Obama to Address Muslim World From Egypt
President Obama will make his promised speech to the Muslim world from Egypt, a White House official said on Friday, according to The Washington Post.
Obama pledged during the campaign to address the Muslim world from a Muslim capital within the first few months of taking office. Picking a site proved challenging for a range of reasons -- from diplomacy to security -- and the decision took longer than expected, with Obama commissioning options from a research team.
Having settled on Egypt, the White House will announce soon that he is adding a stop there to an upcoming overseas trip, presumably his early June visit to Normandy for the anniversary of D-Day.

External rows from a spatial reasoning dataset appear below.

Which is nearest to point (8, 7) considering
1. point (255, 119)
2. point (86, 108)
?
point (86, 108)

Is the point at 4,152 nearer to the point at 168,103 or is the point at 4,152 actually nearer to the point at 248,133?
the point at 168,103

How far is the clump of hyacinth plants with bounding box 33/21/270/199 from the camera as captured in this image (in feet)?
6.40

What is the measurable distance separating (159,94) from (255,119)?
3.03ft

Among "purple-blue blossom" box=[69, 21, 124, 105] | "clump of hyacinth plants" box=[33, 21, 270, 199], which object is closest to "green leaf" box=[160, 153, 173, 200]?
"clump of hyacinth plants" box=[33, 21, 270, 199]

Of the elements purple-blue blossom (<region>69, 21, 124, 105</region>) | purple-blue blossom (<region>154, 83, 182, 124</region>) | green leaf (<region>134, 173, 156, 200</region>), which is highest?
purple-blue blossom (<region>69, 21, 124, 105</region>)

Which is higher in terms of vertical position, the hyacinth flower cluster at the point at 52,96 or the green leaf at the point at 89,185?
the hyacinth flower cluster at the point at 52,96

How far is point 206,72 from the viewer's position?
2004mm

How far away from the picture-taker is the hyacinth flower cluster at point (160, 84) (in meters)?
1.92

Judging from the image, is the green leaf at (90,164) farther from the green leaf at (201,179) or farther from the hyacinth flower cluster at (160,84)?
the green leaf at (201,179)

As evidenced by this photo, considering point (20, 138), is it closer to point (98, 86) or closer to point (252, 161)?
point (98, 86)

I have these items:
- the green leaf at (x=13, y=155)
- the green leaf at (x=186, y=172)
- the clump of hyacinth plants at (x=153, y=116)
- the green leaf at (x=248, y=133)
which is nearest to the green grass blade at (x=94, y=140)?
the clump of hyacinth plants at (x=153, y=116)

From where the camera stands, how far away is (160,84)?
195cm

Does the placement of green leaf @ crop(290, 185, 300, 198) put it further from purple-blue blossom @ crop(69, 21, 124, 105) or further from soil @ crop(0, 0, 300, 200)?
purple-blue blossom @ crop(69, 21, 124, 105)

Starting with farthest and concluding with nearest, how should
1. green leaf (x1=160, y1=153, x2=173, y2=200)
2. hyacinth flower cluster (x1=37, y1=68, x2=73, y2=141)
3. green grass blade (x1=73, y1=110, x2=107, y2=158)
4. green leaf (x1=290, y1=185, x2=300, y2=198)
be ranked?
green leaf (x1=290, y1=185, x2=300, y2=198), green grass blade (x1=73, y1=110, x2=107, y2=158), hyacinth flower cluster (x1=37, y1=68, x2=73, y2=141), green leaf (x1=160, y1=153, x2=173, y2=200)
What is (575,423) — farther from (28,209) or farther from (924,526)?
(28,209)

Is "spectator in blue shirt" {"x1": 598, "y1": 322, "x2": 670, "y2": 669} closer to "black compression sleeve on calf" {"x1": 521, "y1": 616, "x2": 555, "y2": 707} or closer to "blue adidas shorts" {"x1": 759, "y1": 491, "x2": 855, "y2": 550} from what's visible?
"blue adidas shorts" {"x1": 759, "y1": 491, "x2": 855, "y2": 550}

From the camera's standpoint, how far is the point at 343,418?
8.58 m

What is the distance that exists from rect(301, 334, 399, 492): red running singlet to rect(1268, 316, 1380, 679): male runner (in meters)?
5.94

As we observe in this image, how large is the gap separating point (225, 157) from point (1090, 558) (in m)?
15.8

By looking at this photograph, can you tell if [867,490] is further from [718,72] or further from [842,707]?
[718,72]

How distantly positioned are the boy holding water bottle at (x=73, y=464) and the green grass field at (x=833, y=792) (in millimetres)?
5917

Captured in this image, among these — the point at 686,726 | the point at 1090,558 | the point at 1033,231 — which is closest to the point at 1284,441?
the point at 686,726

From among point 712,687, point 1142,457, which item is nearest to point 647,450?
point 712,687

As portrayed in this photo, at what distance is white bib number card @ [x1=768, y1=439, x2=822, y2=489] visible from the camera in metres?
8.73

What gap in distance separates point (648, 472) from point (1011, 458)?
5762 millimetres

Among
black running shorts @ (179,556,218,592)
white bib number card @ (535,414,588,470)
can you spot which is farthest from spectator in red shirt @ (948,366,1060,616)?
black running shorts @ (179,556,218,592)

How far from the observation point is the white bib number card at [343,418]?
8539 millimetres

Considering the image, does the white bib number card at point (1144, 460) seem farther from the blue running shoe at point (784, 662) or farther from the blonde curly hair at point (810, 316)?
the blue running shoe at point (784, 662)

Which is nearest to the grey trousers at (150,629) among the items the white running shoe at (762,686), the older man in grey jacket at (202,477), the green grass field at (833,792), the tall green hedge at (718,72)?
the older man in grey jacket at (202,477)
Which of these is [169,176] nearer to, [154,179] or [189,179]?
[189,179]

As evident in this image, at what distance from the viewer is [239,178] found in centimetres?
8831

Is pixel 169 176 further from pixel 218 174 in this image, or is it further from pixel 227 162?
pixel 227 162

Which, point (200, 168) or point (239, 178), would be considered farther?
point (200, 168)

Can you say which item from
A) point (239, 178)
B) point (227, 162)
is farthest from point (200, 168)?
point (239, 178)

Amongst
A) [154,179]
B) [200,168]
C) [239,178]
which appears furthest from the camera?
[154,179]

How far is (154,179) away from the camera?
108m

Choosing Cairo will inevitably bring comparisons with a major speech that then-Secretary of State Condoleezza Rice gave there in 2005, urging democracy and reform in the Middle East.
In that speech, Rice specifically urged the Egyptian government to "put its faith in its own people," calling on Egyptian President Hosni Mubarak to end violent attacks on pro-democracy demonstrators, stop "arbitrary justice" and lift emergency decrees allowing the police to break up gatherings of more than five people. She also made similar demands on Saudi Arabia, another close U.S. ally. However, Rice tempered her comments by saying the United States had "every reason for humility" because of its history of slavery and racism.
Mubarak, who will meet with Obama at the White House later this month, was so angered by the democracy push that he did not make his annual spring visit to Washington for all of Bush's second term. The Obama administration, in its budget released this week, has already loosened restrictions imposed by Bush to ensure some U.S. aid went to democracy groups not approved by the Egyptian authorities.